Вера хмурясь поднимает взгляд, но я не даю ей шанса на возражения.

— Сан.

— Ты сядешь на первый же самолет, Вера, — буравлю ее строгим взглядом.

— Но, майор. Как же я? Я должен быть здесь, — возражения мальчишки доводят до точки кипения.

— Отставить разговоры. Это приказ. С этой минуты ты несешь полную ответственность за этих людей, Ю Чоль. Хоть один пострадает, я с тебя спрошу. Ты меня понял? Быстро найди их всех, и проконтролируй, чтобы они сели на борт вместе с рабочими с вышек. Никаких вещей, сумок, и багажа. Все оставить здесь, а с собой взять только самое необходимое и документы. Выполняй.

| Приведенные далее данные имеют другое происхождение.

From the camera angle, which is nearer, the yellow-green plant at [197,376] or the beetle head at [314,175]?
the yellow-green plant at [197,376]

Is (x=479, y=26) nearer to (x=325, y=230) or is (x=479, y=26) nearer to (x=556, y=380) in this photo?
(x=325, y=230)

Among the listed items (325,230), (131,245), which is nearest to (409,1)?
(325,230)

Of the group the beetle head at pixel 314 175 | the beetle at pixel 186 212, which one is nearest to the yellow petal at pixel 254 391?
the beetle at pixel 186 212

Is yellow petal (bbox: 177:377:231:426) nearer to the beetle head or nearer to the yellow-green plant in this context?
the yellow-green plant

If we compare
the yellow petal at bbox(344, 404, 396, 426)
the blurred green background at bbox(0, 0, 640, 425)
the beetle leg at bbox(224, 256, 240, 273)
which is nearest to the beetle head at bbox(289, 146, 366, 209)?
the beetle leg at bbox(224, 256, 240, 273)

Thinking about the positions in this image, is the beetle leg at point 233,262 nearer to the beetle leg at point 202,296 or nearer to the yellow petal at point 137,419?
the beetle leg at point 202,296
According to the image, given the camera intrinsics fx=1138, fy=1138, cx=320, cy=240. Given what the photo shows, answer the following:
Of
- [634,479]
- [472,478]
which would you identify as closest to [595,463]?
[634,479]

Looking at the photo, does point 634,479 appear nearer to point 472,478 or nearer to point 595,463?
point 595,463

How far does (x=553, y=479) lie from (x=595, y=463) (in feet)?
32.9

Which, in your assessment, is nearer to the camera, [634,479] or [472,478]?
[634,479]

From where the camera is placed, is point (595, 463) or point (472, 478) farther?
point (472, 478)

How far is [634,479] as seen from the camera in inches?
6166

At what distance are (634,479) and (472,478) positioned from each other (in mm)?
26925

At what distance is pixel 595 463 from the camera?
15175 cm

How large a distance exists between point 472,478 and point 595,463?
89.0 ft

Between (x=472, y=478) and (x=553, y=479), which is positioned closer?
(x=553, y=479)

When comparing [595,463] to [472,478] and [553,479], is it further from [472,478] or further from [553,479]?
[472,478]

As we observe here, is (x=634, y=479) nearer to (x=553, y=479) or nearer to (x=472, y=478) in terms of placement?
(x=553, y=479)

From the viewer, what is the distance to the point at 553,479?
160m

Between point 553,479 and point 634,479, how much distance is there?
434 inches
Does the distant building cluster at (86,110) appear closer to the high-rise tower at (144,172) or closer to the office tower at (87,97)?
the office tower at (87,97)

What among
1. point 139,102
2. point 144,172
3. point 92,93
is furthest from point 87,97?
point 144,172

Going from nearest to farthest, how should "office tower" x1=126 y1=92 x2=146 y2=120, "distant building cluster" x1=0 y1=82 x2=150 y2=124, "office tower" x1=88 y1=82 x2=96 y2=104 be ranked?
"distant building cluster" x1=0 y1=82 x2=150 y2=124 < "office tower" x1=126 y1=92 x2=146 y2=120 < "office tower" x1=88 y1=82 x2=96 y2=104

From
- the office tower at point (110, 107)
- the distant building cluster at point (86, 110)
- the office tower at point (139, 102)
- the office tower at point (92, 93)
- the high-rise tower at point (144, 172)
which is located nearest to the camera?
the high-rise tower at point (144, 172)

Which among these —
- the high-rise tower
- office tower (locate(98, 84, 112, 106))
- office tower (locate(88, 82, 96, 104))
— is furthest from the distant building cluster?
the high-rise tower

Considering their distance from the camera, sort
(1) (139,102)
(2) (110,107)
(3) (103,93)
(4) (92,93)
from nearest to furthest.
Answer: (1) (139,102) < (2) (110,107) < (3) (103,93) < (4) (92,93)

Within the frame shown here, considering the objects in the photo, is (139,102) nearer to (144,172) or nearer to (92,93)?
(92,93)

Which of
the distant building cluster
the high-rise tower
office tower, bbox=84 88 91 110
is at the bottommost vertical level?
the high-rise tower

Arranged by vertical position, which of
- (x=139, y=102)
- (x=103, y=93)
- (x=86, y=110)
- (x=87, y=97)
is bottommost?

Парнишка бледнеет, и не верит, что я вот так прогоняю его. Но иного выхода нет. Сон Ю Чоль находится там, где ему не место. Годами я наблюдаю, как он ломает себя, ради долга перед отцом полковником. Но он не солдат. Этот мальчик не умеет убивать, и не способен смотреть в глаза смерти.

А здесь будут смерти. И не мало. Увести всех островитян не удастся.

— Ты не расслышал приказ, старший солдат Сон? — строго переспрашиваю.

— Майор Кан…

— Убирайся отсюда немедленно. Я не смогу посмотреть в глаза твоей матери, если ты погибнешь здесь. Вон, я сказал, — повышаю голос до рыка.

— Есть, — парнишка ошарашено шепчет, и пятится к выходу.

— Старший солдат Сон. Не испытывай мое терпение, — глухо и на низких тонах повторяю, и он, наконец-то, выбегает прочь.

— Я никуда не полечу.

Услышав холодный тон Веры, я поворачиваюсь и натыкаюсь на такой же леденящий взгляд светлых глаз.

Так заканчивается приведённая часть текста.